Hanna, Sociographies

Les concep­tions de la lit­té­ra­ture qui pré­valent, non seule­ment celles ensei­gnées, mais aus­si celles incrus­tées dans nos réflexes men­taux, défi­nissent les objets poé­tiques comme des objets ver­baux a prio­ri por­teurs de qua­li­tés dis­tinc­tives et appré­ciables d’abord pour cette rai­son. Le texte poé­tique, donc, avant même qu’on ait sta­tué sur la fonc­tion, est atten­du comme un com­plexe de qua­li­tés par­ti­cu­lières qui le dis­tinguent des usages com­muns, sans autre valeur que celle de dire ce qu’ils ont à dire.

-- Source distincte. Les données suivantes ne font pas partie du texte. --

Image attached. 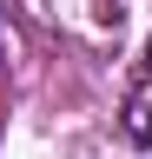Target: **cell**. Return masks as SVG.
<instances>
[{"label": "cell", "mask_w": 152, "mask_h": 159, "mask_svg": "<svg viewBox=\"0 0 152 159\" xmlns=\"http://www.w3.org/2000/svg\"><path fill=\"white\" fill-rule=\"evenodd\" d=\"M119 133H126L139 152H152V47L139 53V73L126 80V99H119Z\"/></svg>", "instance_id": "cell-1"}]
</instances>
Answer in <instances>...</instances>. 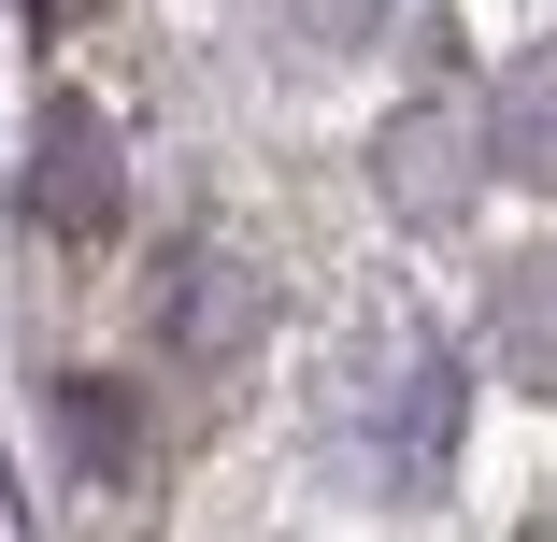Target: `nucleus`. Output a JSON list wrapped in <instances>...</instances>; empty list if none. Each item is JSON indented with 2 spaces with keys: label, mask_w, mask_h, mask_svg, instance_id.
<instances>
[{
  "label": "nucleus",
  "mask_w": 557,
  "mask_h": 542,
  "mask_svg": "<svg viewBox=\"0 0 557 542\" xmlns=\"http://www.w3.org/2000/svg\"><path fill=\"white\" fill-rule=\"evenodd\" d=\"M29 200H44V214H72V229H100V214H115V172H100V143H86V129H44Z\"/></svg>",
  "instance_id": "obj_1"
}]
</instances>
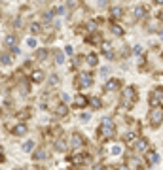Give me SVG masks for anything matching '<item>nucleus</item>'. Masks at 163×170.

De Boileau à Roubaud (en pas­sant par Hugo, Ponge ou Barthes), se per­çoit, mal­gré l’intense diver­si­té des recon­cep­tions, une même logique de défi­ni­tion, un même pré­sup­po­sé : la poé­sie opère une trans­for­ma­tion qua­li­ta­tive sur la langue, elle se donne concrè­te­ment comme une inten­si­fi­ca­tion de qua­li­tés ou de pro­prié­tés lin­guis­tiques dont la per­cep­tion s’imposerait d’elle-même, voire s’opposerait au flux ver­bal com­mun des lan­gages de la com­mu­ni­ca­tion. Une même méta­phore sert alors de sous-bas­se­ment défi­ni­tion­nel, celle du mode­lage d’un maté­riau brut don­né ou d’une « nature » pre­mière que l’artisanat des lettres trans­forme en objet de culture.